It had to be a Queen title for this post. As I announced over lunch (somewhat killing the sunny vibe), this week marked twenty years since the death of legend Freddie Mercury. More pertinently, however, ‘under pressure’ is probably the best way to describe the Erasmus students of Montpellier at the moment.
I haven’t blogged recently as we have presentations, dossiers and exams to prepare for left, right and centre. However, surviving abroad isn’t all about opening bank accounts, picking courses and passing exams. It’s also about embracing all the things there are available to you in the city that will be your home for at least four months. So in this post I will mainly be trying to cheer everyone up by talking about all the excitement Montpellier has on offer.
For all our complaining about the poor administration of the city and the frankly ridiculous exam system of the university, day-to-day Montpellier offers us everything from cultural places to good drinking establishments. For those seeking a bit of culture, or something to show the parents, the Musée Fabre displays works from classical sculpture to modern art, with constantly changing exhibitions and events, and is free to students at Université Montpellier III (Paul-Valèry). Montpellier’s cathedral, whose architecture is spectacular, boasts a stunning interior and, despite having sustained damage in the Wars of Religion in the 16th century, was rebuilt and remains a central part of the historic city. If you’re seeking a quiet corner to soak up the Mediterranean atmosphere, the place to go is the Jardin des Plantes, the oldest botanical garden in France.
For the more energetic people, there is no better way to take in Montpellier’s real beauty than by heading to the viaduct, or alternatively the helipad at the top of the Corum. Both offer stunning panoramic views over the city and towards the mountains. When you feel like there’s nothing you’d like better than to fly home to England, watching a sunset from the Corum with a group of friends and a bottle of wine is the perfect way to remind you of just how lucky you are to be in the south of France.
Montpellier manages to offer not only mountain views, but beaches as well – 15 minutes away on the bus, there is the Grande Motte and Palavas les Flots, both beautiful beaches which are perfect for a Sunday afternoon lounge in the sun or swim in the sea right until the end of October. And if you want a bit of excitement, Palavas has a bull-running event at the end of September which is worth checking out for a bit of local culture! Being in the Med is such a hard life.
If you’re more interested in the natural world, the zoo is the place to be. Free of charge, and spread over a vast space, it houses animals from all over the world in large natural environments – and if you can’t get close to the animals themselves, there’s also wooden sculptures of them which provide an excellent play area for 20-something students to run wild. The Serre Amazonienne costs only €3 for students, and is a tropical paradise to wander round. And the tarantula is hidden round a corner, so you only have to see it if you go looking for it (I didn’t.). On a rainy day, the zoo’s alternative is the aquarium, out at Odysseum. At €12,50 for students, it’s more expensive than the majority of the city’s attractions, but offers everything from penguins to sharks and is well worth checking out.

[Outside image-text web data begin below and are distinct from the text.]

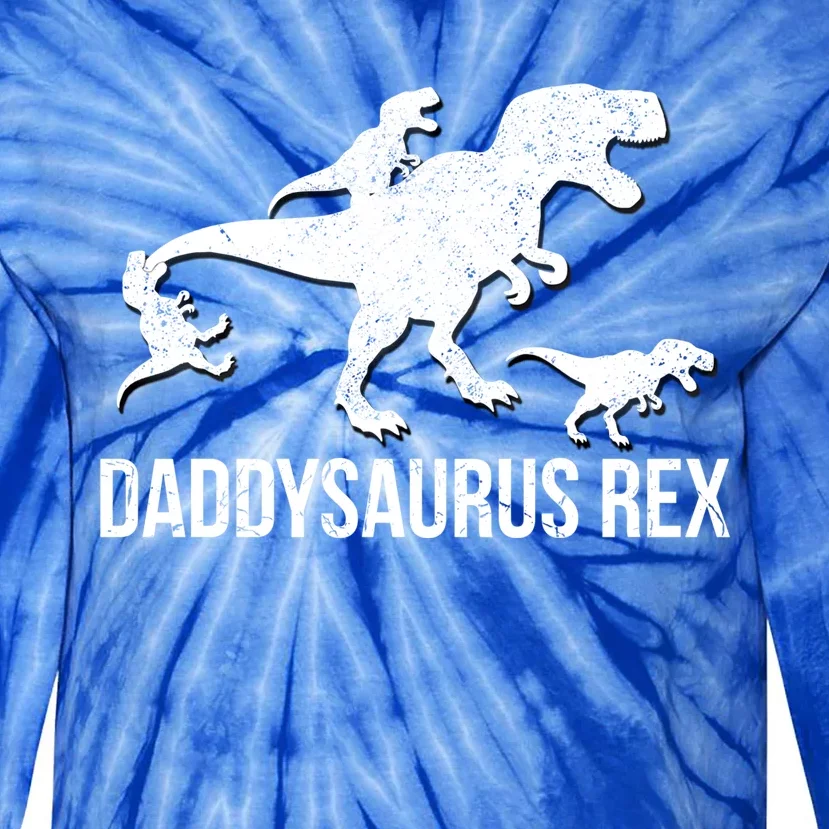 Daddysaurus Rex 3 Daddy Dinosaur Gift Tie-Dye Long Sleeve Shirt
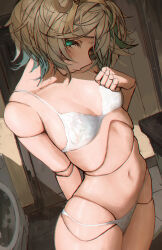  absurdres alternate_costume arm_behind_back blush bra breasts cecilia_immergreen cowboy_shot doll_joints dutch_angle female green_eyes green_hair hand_on_own_chest highres hololive hololive_english indoors joints looking_at_viewer multicolored_hair naokomama navel panties short_hair small_breasts solo streaked_hair tile_floor tiles underwear virtual_youtuber washing_machine white_bra white_hair white_panties winding_key 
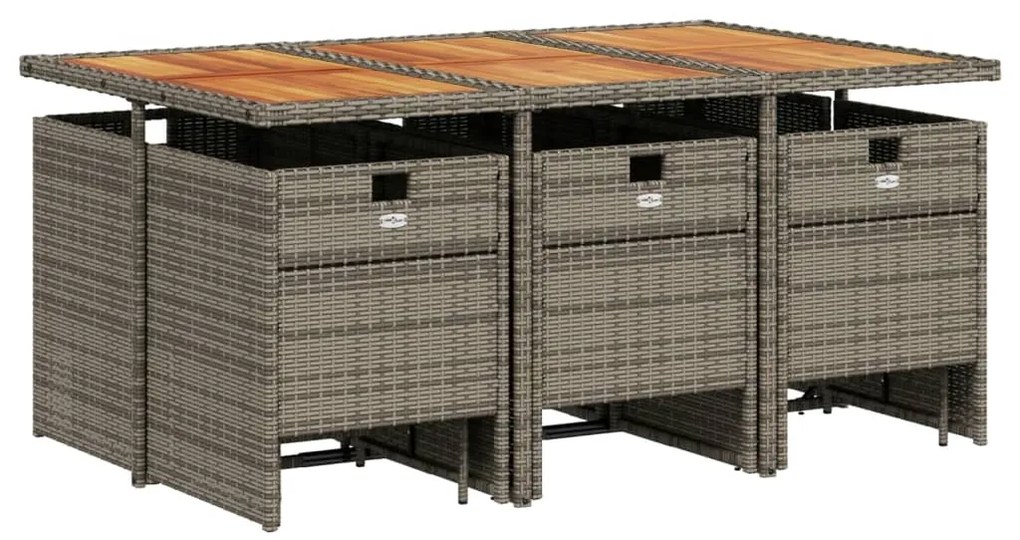 11 pcs conjunto jantar p/ jardim c/ almofadões vime PE cinzento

Odysseum is found at the end of tramline 1, and is frankly an odd place. Absolutely huge, it comprises a shopping centre and numerous activities spread out over two tram stops, here including bowling, go-karting, a cinema, an ice-rink and a planetarium, all of which cost students about €4 - €10. Be warned, there is an arcade by the bowling alley, so we spent considerably more while bowling than we’d intended, due to several vicious air-hockey games. After you’ve worn yourself out indulging in all the activities you haven’t done since the age of 12, you can head to Tommy’s Diner, a neon pink American restaurant, where you listen to classic rock’n’roll, eat proper American burgers and feel like you’re in Back to the Future or Grease.
And so finally I come to what is arguably the most important aspect to all student readers – the nightlife. The place to start would be where we started – Estivales. Running along the Esplanade every Friday night from July – September, Estivales is a soirée which promotes local produce, from wine and food to clothing and jewellery. If you buy a glass for €3, you get three glasses of local wine, and with the Esplanade lit up and live music until midnight, it’s a weekly summer street party. And now it’s November, we’re awaiting the opening of the Christmas market next week, which will run every day from the 3rd December until Christmas itself.

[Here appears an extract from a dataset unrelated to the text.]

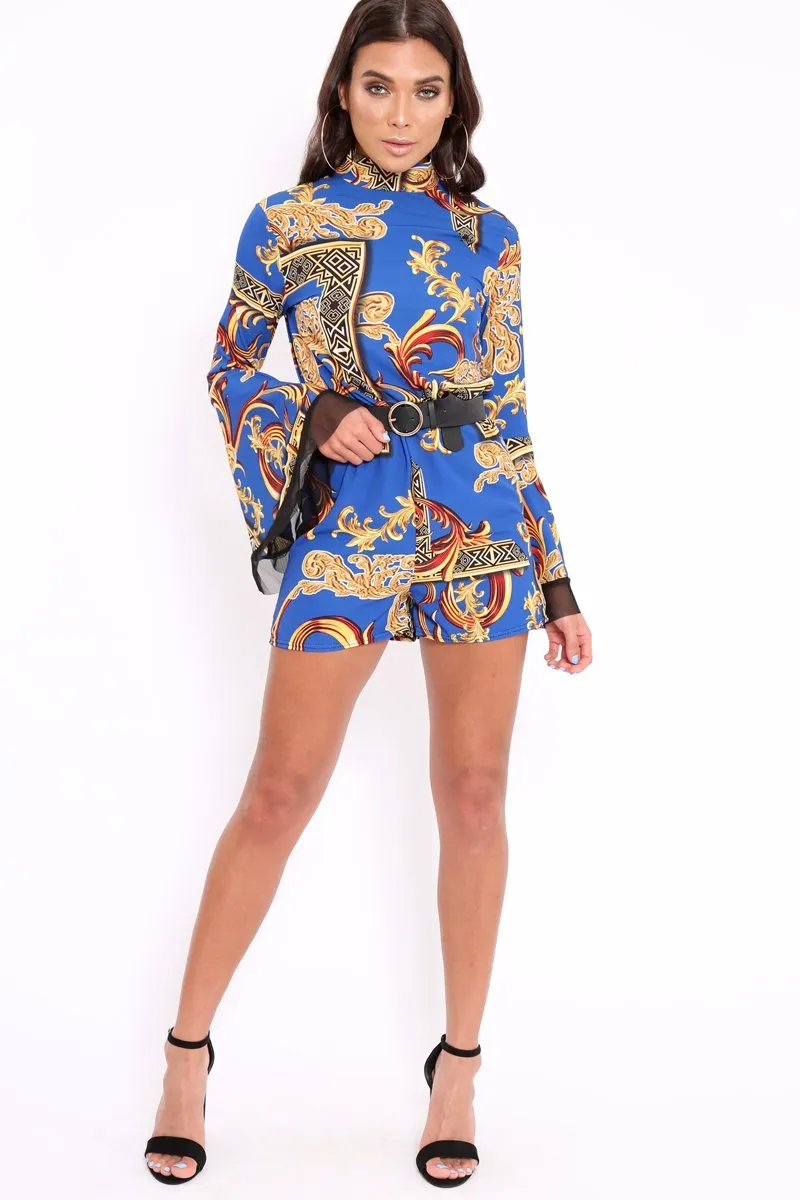 Blue Scarf Print Open Back Playsuit - Cassia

In terms of pubs and clubs, be warned – beer is extremely expensive over here! Wine is much cheaper, but all in all if you’re heading out for the night, you’ll want to find good happy hours, which often still only reduce the prices to what we’re used to in England. The Rebuffy is a great pub to go to as it feels very French, is in a nice little square, offers a wide selection of board games, and has very good wine for very little money!
Of course, the highlight of every week is the pub quiz at the Shakespeare. Every Tuesday we arrive early, grab a table and play overly-competitive card games or Trivial Pursuit until the quiz starts. In fact a few weeks back we threw off the clearly unlucky shackles of team name Quizteama Aguilera and stormed to victory as Quizpy Fried Duck. Unfortunately we haven’t managed to repeat that success yet, but we’re still flying a pretty respectable quiz flag for the UK and savouring our win (shame we didn’t savour the first-place bottle of whiskey).
So while we feel the pressure of the looming exams, the cultural and social benefits here are second to none. And if you’ve really exhausted everything Montpellier has to offer, there’s always brilliant train connections to various French cities for relatively low prices (get the 12 -25 railcard) I’m heading to Paris for the weekend, then coming back just in time for the Christmas market. Sure there’s pressure...but there’s also the fact that you’re living in France. Make the most of it.